Tout ça donne la nette impression que Romain Humeau, quoiqu’il entreprenne, sonne juste. Sauve-toi, sauve-moi est rock, cru et typé. On est dans la protest-song et là aussi, on sait faire. C’est même la source, ce mot militant, de bon nombre de compositions signées de l’Aquitain. Mais quand le discours se délie, comme sur Odyssée qui prend des tentes jazzy, le rendu demeure crédible. En homme d’expérience, de goût et de passion, Humeau brasse large, mais s’en tient au final à un éventail pertinent. Avec Vagabond, il sert une pop-rock griffue, mélodique et entraînante, à la qualité affirmée. Une fois de plus. En mariant des trames bien faites avec une plume à l’encre volubile, il donne de l’allure à ses créations. La fougue n’en est jamais exempte, c’est une certitude, mais Echos est aussi un album musicalement rutilant. Notons d’ailleurs qu’ici, Estelle Humeau -la compagne de Romain-, Nicolas Bonnière (Dolly, Eiffel) et Joseph Doherty, entre autres, sont de la partie. Gage, sans aucun doute, d’exigence et de quête de la qualité, ceci dans un cadre familial.

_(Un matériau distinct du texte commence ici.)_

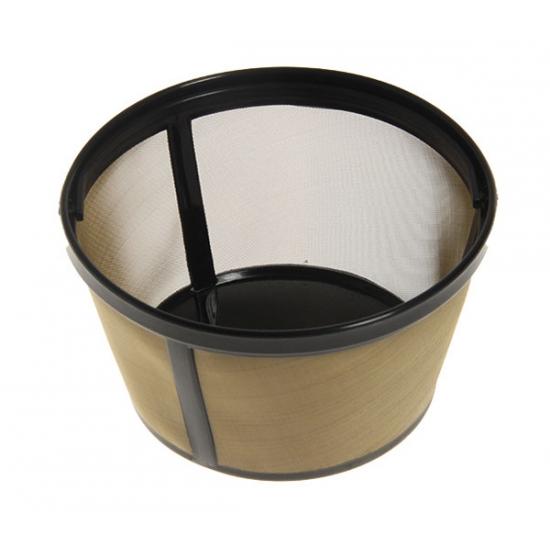 SX1033 - filtre cafetière delonghi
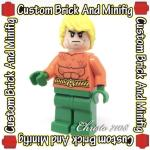 Custom-Lego-Minifigure-Aquaman-Christo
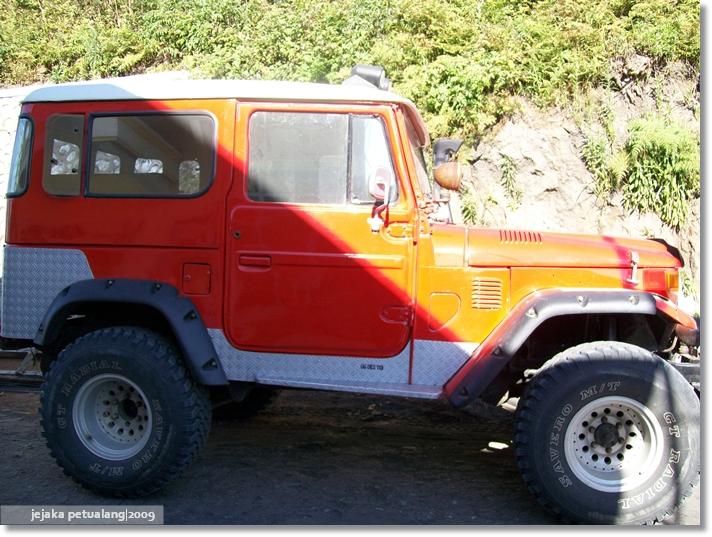 Jeep Sewaan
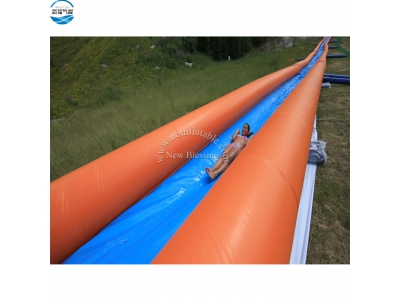NBSN-1002 Giant 1000 ft Slip n Slide Inflatable Water City Slide, Slide The City for sale , Inflatable Slide The City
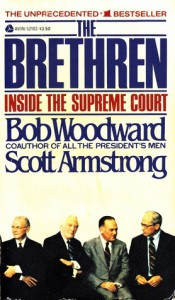 The Brethren - Bob Woodward, Scott Armstrong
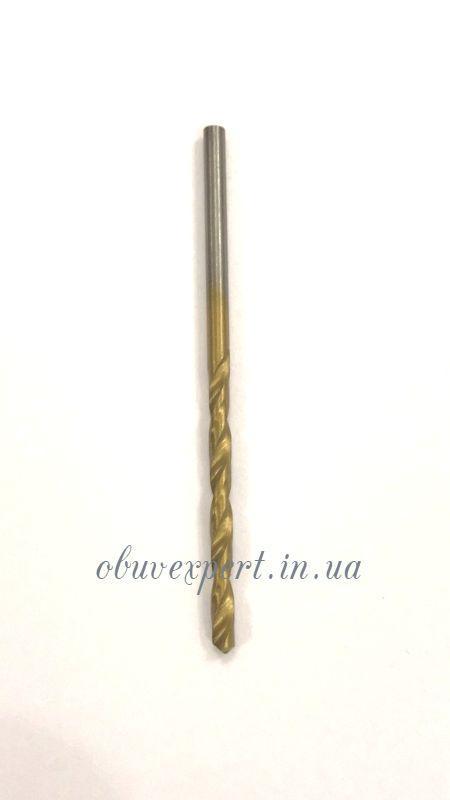 Сверло по металлу Р6М5 2,4 мм титан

Sans trop en faire, en plus, l’opus finit bien. Pretty girls in a B.W.W se pare d’un débit presque hip-hop, il valide la largesse du répertoire aligné. Ses guitares de choix, ses sons dansants, voient Echos amorcer sa dernière ligne droite avec un certain panache. Humeau est un musicien, un vrai: de ceux qui, leur vie durant, se donnent à la Musique. Ca s’entend, ses contenus reflètent joliment son investissement. L’art de la joie, pour finir, m’évoque autant les Little Rabbits que French Cowboy, entre gimmicks addictifs et allant rock qui fait hocher, et opiner, du chef. Là où beaucoup finissent dans l’ennui, poliment, Romain choisit de se faire frontal. Ce faisant il fait bien, comme partout sur ce Echos plaisant sans discontinuer.